**Text shown**
Speaking for myself, I constantly work to be a better leader in order to live up to and exceed the expectations of my teammates and our board of governors. I am inherently skeptical of the "everybody works for me" type of people referenced above (even if they didn't intend their statement to be that way). It strikes me as kind of a rookie thing to say; if you have to go around telling everyone that you're the boss, then maybe you feel the issue is in doubt or maybe you are simply insecure.
If you really conduct yourself like the "boss," then everybody knows it and you don't need to go around saying it. I am fortunate to have a job I love, working with people who inspire me on a regular basis, with a great board to provide our vision and direction. Working for a great company inspires me to focus on what makes a company a great place to work, in order to help build such an environment at our organization.
Speed of trust
A supportive culture is necessary. I'm not talking about the high-tech Silicon Valley-type cultures that are defined by having ping-pong tables and kegerators in the break room. I'm talking about a truly strong culture that offers mutual support, promotes trust and rewards employees' efforts. After all, we move at the speed of trust.

**Collected material**
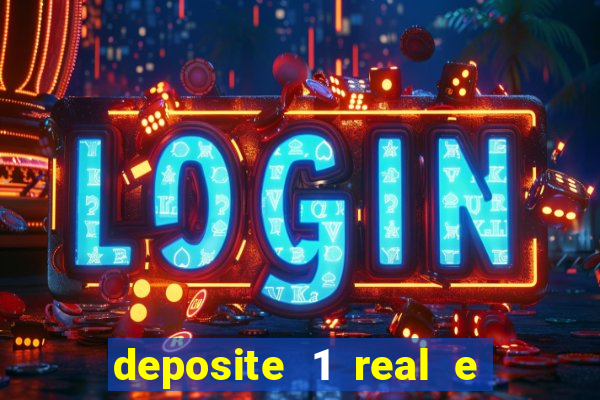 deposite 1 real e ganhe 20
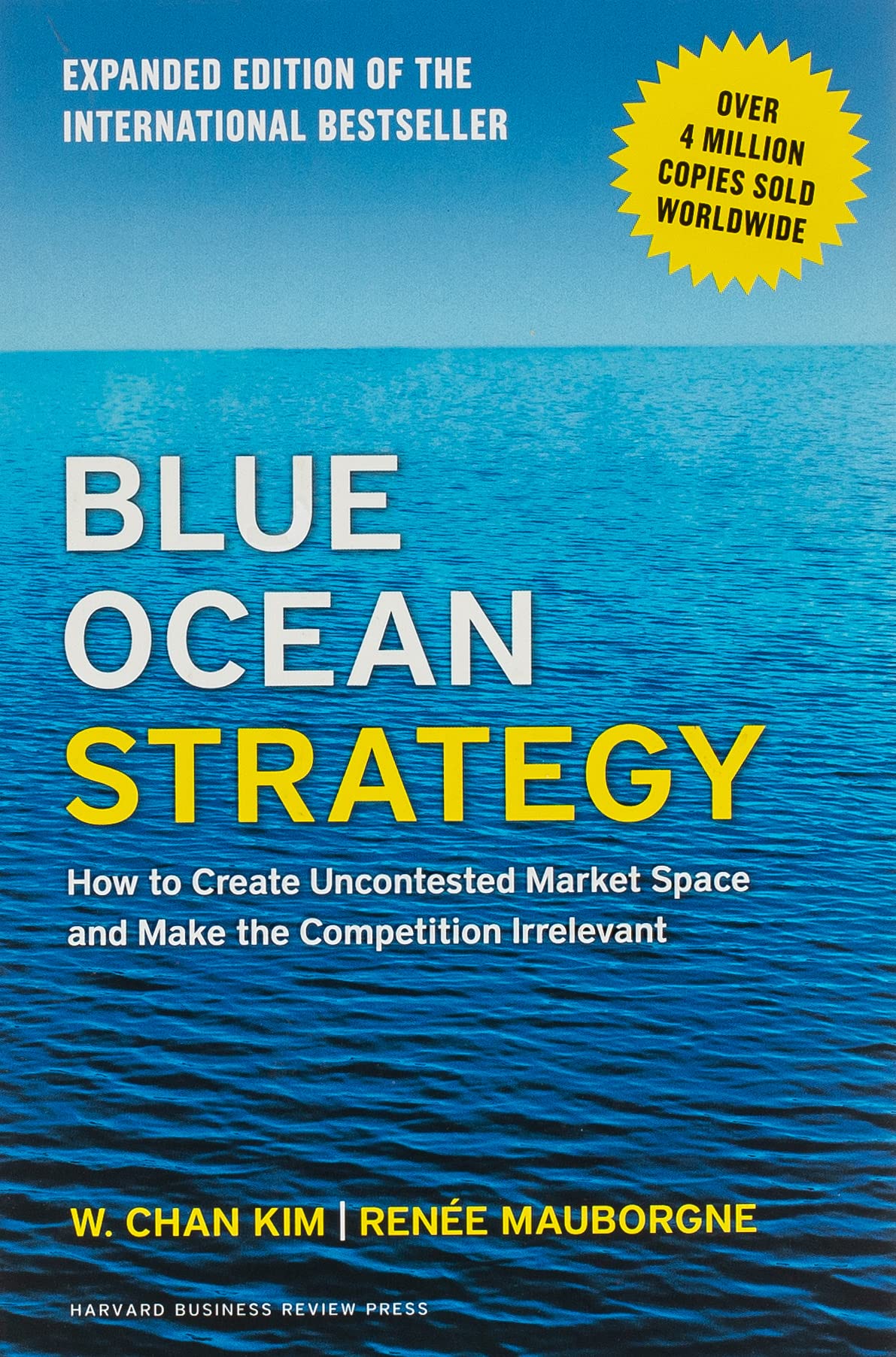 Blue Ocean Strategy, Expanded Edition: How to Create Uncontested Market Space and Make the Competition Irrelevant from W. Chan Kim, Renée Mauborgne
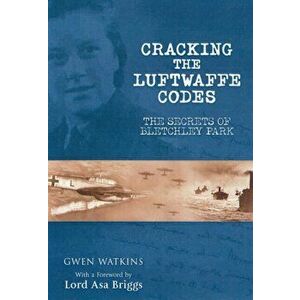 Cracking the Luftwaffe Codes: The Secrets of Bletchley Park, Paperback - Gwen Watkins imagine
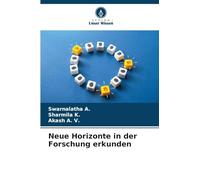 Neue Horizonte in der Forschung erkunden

**Set of tasks**
1. According to the leadership text, what three things does a truly strong culture do?
2. Can you continue the leadership text from its last sentence?
The data comes from a different source than the leadership text.

**Per-task answers**
1. It offers mutual support, promotes trust and rewards employees' efforts.

2.
How do you create this culture? A focus on professional growth is necessary. Instead of growing employees' skills to match the company needs, great organizations must look for ways to grow the company based on employees' passions. They should continually ask employees what they are interested in doing and how they would like to see their career unfold.
No one "works for me;" I am fortunate for the opportunity to work together to serve our community, our members and our stakeholders. As the great Vince Lombardi said, "Individual commitment to a group effort — that is what makes a team work, a company work, a society work, a civilization work."